Yarin onların içine karişicağim. Eda ise, onu bu işe bulaştıramam. O çok iyi niyetli bir kiz. Ben bu düşüncelere dalmışken Eda geldi yanima.

"Hey yine ne düşünüyorsun?" diye sordu gülümseyerek.

"Aynı şeylerı"

"Sana yardim edeceğim"

Ben ise kaşlarımı çatarak "Bu konuyu konuştuk hayır eda lütfen" dedim.

"Kızım benim kaybedecek birşeyim yokki, bari canım arkadaşıma yardimim dokunsun" dedi hüzünle.

Bense üzgün bakışlarla sadece kafami sallamakla yetindim. O ise sevinçle bana sarıldı. Aptal şey, nasılda hemen seviniyor.

Tam saate bakarken yaşadığım şokla "Off geç kaldım babama gidicem daha!" dedim ve hemen üstüme birşeyler giydim. Eda ise kahkaha atıyordu bu halime.

Klinik'e geldiğimde, hemen babamın yanına gittim. Hala hiç bir değişiklik yoktu, tedavileri adeta reddediyordu. Yanına oturdum ve "Baba?" dedim yutkunarak.

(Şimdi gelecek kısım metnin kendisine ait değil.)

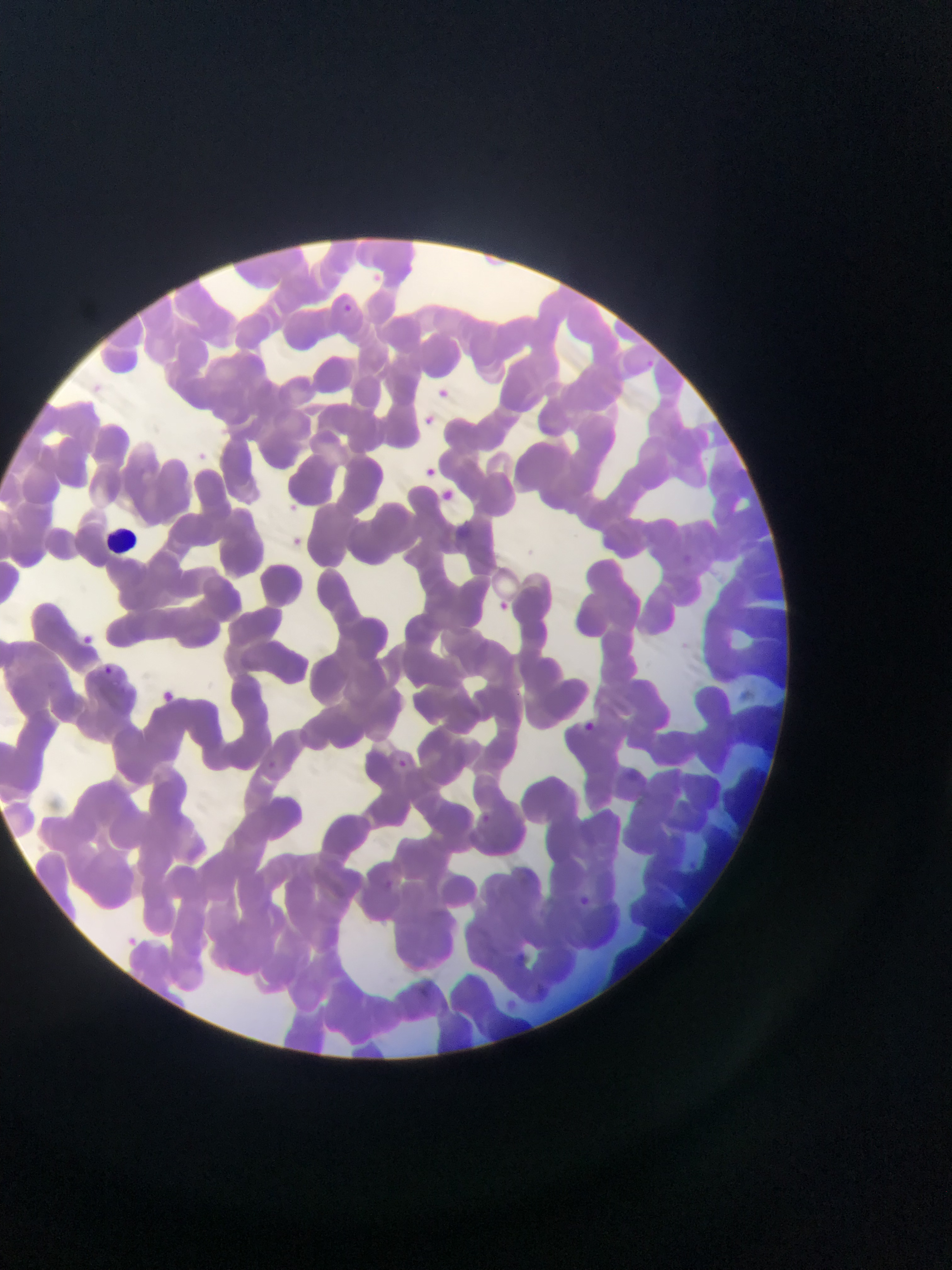
Approximate bounding boxes as {left, top, right, bottom} in pixels. Malaria parasite locations: {342, 301, 357, 314}, {646, 356, 662, 371}, {498, 597, 524, 619}, {103, 666, 113, 676}, {395, 758, 411, 772}, {265, 760, 281, 770}, {474, 809, 503, 830}, {576, 894, 597, 918}, {513, 950, 525, 962}. Leukocyte locations: {109, 520, 145, 557}. Thin blood film. One field of view. Photographed through a microscope with a mobile-phone camera. Sample from Ghana. Image is 952×1270 pixels.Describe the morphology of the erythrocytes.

O ise bana boş gözlerle adeta 'Kimsin sen?' bakışı atıyordu.

"Hatırlıyormusun baba, kücükken düştüğümde bana hep derdin ki 'Sen benim kızımsın, güçlü ol ve ne olursa olsun başını hep dik tut, hiçbir zaman başını kimseye eğme',
gözlerimdeki yaşları artık engelliyemiyordum,
"Baba, benim sana ihtiyacım var, lütfen" dedim başımı eğerek sessizce.

O ise hiçbirşey demiyordu, sadece bana bakıyordu.

Yavaş yavaş kendimi toparladığımda onun o bayıldığım koyu kahve rengi gözlerinin içine bakarak ve hafif tebessüm ederek "Merak etme bunu kim yaptıysa intikamımızı alıcağım" dedim ve onu kucakladım.
Son kez kokusunu içime çektim ve gittim.

Sol elimle gözlerimdeki yaşlari silerken kendi kendime yarın büyük gün sizi adi şerefsizler diye mırıldanıyordum.